In this challenging business environment, knee-jerk reactions can do more harm than good. Ad-hoc spending cuts can damage reputation and infrastructure and demoralize employees. For cost conservation and reduction measures to stick, companies must clarify the cost drivers of the business and use that knowledge to create a culture of cost consciousness, in both bad times and good.

The essential elements of a cost reduction and cost management and control framework include financial management and control, procurement and supply chain, business process execution, and performance management.

Frequently, companies swing between the two extremes of cutting short-term costs and placing big bets on transformational plans. Sudden measures driven by “We need to reduce costs now, and I don’t care how” are reactive and unsustainable.

Large-scale, ambitious plans executed during times of extreme stress are equally risky because they tend to implement a system the company may not need, may not be suited for, or cannot handle.

Here are three common cost reduction methods and the reasons they unravel:

Top-down approach

Senior management focuses on transformational opportunities to reduce costs.
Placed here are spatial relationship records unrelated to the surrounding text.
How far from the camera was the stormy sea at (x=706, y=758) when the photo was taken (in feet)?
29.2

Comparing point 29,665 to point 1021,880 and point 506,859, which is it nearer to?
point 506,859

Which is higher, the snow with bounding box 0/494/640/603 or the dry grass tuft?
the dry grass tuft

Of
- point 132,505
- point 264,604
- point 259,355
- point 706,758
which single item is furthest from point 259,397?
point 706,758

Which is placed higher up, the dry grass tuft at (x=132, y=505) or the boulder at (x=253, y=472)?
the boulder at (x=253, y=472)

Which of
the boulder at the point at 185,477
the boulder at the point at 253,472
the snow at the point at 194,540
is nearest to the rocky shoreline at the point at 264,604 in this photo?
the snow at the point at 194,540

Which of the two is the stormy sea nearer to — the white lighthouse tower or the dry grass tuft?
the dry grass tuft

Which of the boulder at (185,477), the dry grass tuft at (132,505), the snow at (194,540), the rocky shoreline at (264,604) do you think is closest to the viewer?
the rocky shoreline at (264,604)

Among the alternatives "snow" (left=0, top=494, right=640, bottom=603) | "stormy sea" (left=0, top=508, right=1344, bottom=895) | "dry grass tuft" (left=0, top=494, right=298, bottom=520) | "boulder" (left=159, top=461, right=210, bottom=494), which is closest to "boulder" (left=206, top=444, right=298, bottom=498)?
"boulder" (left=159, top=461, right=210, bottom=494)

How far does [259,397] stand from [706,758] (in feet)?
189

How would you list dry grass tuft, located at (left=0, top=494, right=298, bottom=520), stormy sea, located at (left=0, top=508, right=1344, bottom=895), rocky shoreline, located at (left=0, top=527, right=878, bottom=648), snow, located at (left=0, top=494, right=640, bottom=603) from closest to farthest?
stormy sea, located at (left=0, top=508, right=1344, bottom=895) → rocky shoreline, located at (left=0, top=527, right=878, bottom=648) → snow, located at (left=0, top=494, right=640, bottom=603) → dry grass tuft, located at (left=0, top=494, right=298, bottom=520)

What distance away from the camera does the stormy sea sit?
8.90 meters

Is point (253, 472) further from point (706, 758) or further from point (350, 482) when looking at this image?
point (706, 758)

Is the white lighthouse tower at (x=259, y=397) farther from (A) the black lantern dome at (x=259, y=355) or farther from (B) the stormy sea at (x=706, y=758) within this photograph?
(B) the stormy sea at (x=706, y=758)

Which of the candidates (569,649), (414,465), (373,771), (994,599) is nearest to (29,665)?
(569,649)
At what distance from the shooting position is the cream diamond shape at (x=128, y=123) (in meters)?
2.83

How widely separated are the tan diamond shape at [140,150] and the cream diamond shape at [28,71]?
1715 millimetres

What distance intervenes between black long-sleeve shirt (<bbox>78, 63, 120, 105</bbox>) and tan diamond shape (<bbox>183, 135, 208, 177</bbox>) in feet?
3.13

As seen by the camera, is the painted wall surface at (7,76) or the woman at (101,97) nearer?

The company is hoping that a single solution will solve its long-term cost issues, without paying attention to the behaviours and decision-making processes that drive costs in the first place. If the existing spend behaviours at the company haven’t changed, any new savings will not be sustainable.

Slash-and-burn approach

Organizations conduct business as usual, but departments are directed to reduce spending by a set target. The target is often arbitrary and reactive to market conditions. This results in cost cutting without long-term action, management, or tracking plans. And because of the random nature of the cuts, there’s likely to be a negative impact on morale and culture.

Boil-the-ocean approach

All departments conduct extensive interviewing, process analysis, and benchmarking in order to improve efficiencies, leverage technology, and identify cost savings. This is an unwieldy process with an open-ended time frame and typically results in a loss of momentum and focus. Departments become personally invested in their own budgets and rarely find waste. In the end, the process produces a list rather than creating sustainable cost reduction.

A strong foundation is critical

How to create a cost management culture

Establishing a strong foundation is

essential to sustainable cost savings. The management team must understand its cost baseline and view cost as a result of the business decisions it makes on a daily basis. The journey to a strong foundation and sustainable cost savings involves the following:

  • Reducing non-essential spending.

  • Clarifying business cost drivers and improving accountability.

  • Taking control of third-party spend.

  • Tackling the company’s cost culture and behaviors.

A culture of sustainability: where to start

Set an environment for cost reduction. Confirm the cost reduction targets and process, agree on the in-scope cost base, and complete a preliminary reduction analysis.

  • Agree on cost ownership. Agree up front on who is responsible for challenging which costs. Working from a pre-allocation cost basis will prevent any costs from falling through the cracks.

  • Challenge the financial plan.

  • Have operating managers clarify cost drivers, challenge operating cost assumptions, and reduce discretionary spend.

  • Look for contract leakage. A forensic review of suppliers may uncover recoverable claims, cost avoidance areas, and off-contract savings opportunities.

  • Gauge performance by measuring results. Do so by monitoring activities, capturing related spend results, and producing robust reports for senior management. At the same time, focus on these cost management and control activities:

  • Rigorously control spending. Immediately establish a tighter span of control for spend approval to begin the spend culture transformation.

  • Stabilize cost controls. Complete a gap analysis of critical cost management and controls to identify immediate actions required to stop the bleeding and create a culture of cost awareness and ownership.

  • Using cost management and control processes, successful companies often strategically position themselves during downturns to emerge stronger after the economy recovers.